* BEGIN Quoted passage *
#Workspace Estimator

To understand your current workload in Databricks, we need to gather some basic information that includes:
- Jobs, average monthly running frequency, average running time steps.
- Tasks within each job, notebooks of each step.
- Job Categories: Data Engineering, Machine Learning, or Streaming.
- Cluster information [Size, type]

\*All this information will be generated using Databrick Python API, and it will rest in your account for your perusal after that, if you agree, we will provide the steps to share that information with us.

## Requirements
1. Databricks Host (should begin with https://). <br> 
example: https://demo.cloud.databricks.com <br>
for more details visit [workspace details](https://docs.databricks.com/workspace/workspace-details.html)
2. token. For more details [Databricks Authentication](https://docs.databricks.com/dev-tools/api/latest/authentication.html)
* END Quoted passage *
* BEGIN Listing *
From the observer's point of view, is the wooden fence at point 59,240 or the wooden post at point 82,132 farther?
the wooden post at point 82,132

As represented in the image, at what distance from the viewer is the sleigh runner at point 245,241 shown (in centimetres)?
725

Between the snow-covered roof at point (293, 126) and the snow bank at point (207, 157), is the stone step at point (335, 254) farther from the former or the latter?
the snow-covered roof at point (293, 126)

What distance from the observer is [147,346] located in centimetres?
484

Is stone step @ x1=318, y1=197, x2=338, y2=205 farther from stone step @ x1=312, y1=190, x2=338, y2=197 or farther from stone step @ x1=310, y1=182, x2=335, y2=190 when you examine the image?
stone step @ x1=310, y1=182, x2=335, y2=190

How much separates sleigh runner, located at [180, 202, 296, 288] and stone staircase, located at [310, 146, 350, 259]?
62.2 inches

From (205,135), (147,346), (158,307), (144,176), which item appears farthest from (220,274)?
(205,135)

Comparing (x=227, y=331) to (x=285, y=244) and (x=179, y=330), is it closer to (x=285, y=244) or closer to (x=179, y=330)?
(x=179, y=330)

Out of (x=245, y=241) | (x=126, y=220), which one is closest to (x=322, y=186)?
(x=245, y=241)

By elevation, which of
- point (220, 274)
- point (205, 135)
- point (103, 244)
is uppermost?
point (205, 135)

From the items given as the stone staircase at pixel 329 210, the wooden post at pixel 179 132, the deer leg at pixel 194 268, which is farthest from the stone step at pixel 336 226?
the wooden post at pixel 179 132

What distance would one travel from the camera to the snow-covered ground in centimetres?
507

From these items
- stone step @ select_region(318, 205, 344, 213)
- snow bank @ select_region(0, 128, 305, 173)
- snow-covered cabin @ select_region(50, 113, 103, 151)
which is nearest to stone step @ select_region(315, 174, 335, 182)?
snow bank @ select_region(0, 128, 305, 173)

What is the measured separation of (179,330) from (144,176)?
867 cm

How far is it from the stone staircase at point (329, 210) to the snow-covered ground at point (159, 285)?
* END Listing *
* BEGIN Listing *
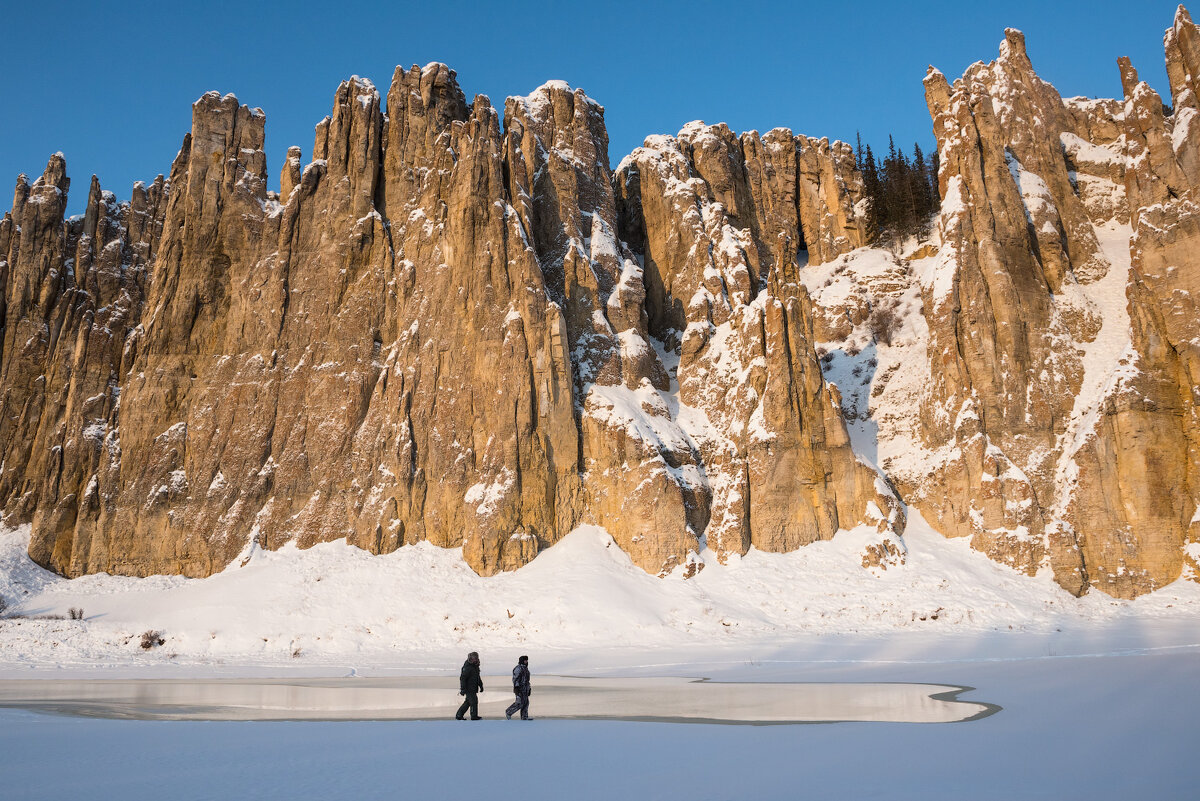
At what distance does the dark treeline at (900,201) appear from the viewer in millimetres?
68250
* END Listing *
▶ **What is required**:
Reproduce the workspace estimator description word for word, from "To understand your" up to and including "Learning, or Streaming.".

▶ **Exercise result**:
To understand your current workload in Databricks, we need to gather some basic information that includes:
- Jobs, average monthly running frequency, average running time steps.
- Tasks within each job, notebooks of each step.
- Job Categories: Data Engineering, Machine Learning, or Streaming.